*** Opening of EXTRACTED INFORMATION ***

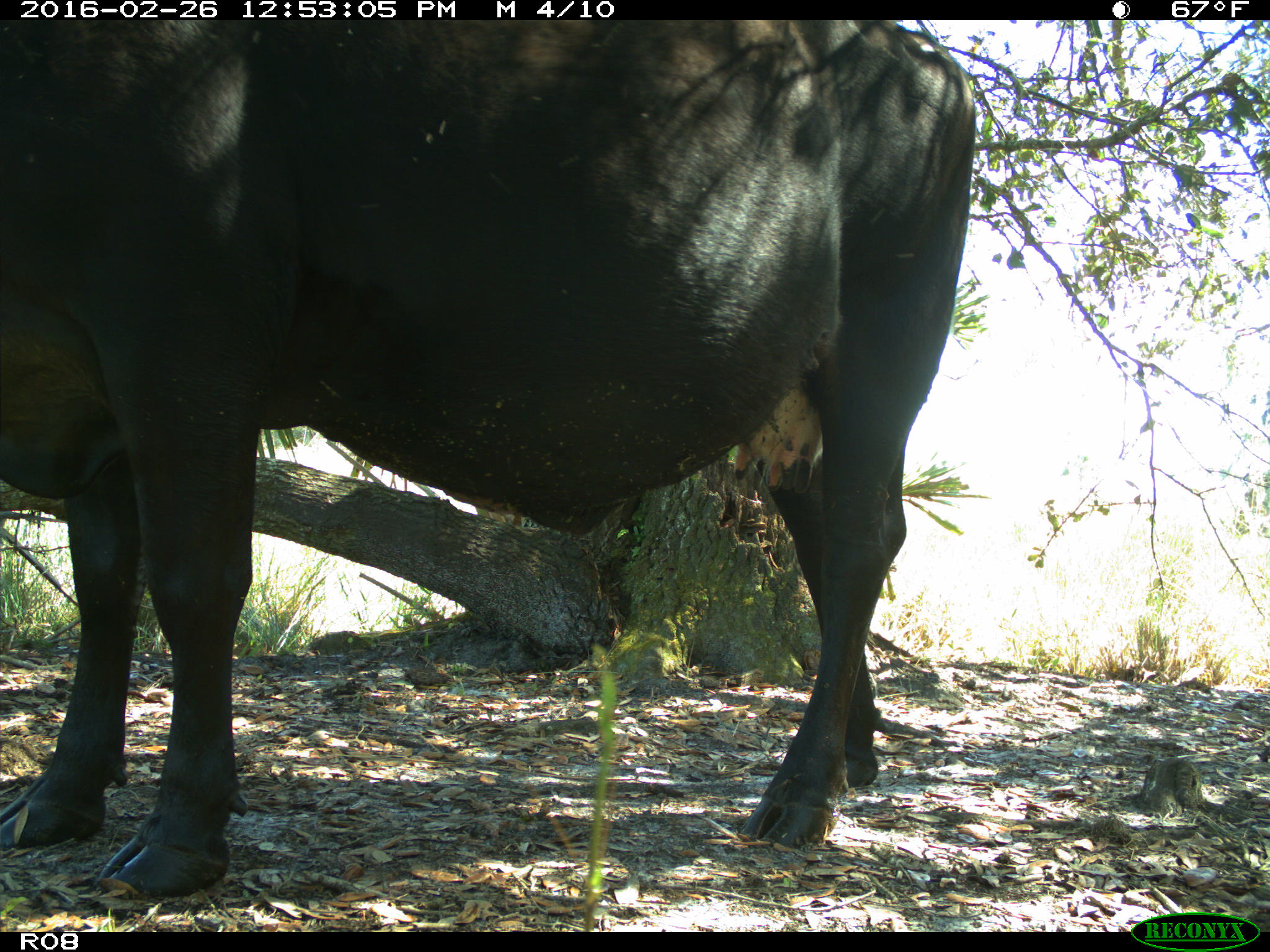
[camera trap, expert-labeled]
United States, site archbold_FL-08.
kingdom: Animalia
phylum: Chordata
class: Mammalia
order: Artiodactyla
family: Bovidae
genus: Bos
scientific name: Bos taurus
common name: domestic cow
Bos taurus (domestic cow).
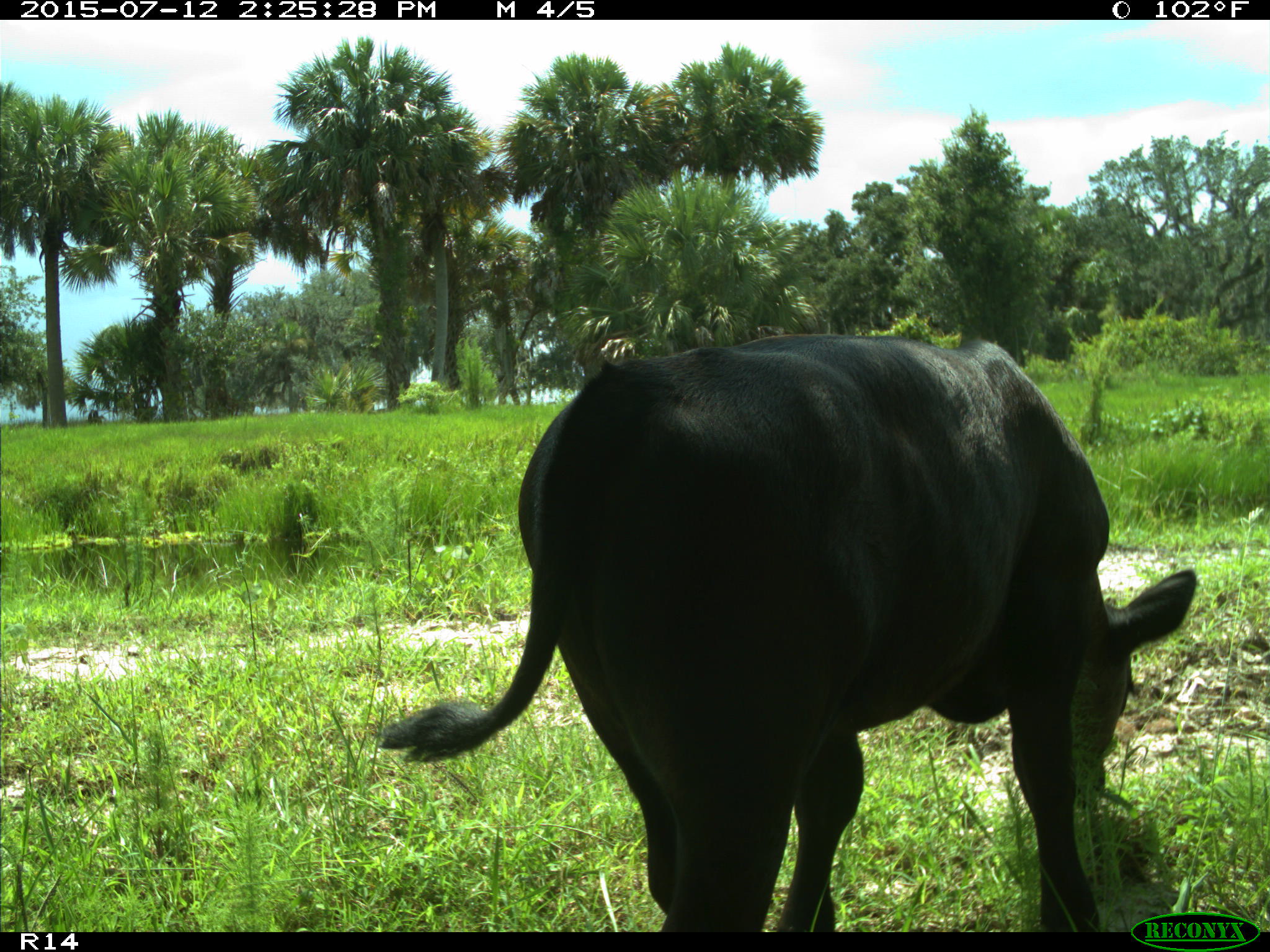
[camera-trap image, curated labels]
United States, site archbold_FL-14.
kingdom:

*** Close of EXTRACTED INFORMATION ***
*** Opening of EXTRACTED INFORMATION ***

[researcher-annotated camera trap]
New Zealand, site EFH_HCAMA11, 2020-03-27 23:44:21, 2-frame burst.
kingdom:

*** Close of EXTRACTED INFORMATION ***

▶ **TASK GOAL**
Return each line of the preceding material in which "trap" can be found.

▶ **ANSWER AREA**
[camera trap, expert-labeled]
[camera-trap image, curated labels]
[researcher-annotated camera trap]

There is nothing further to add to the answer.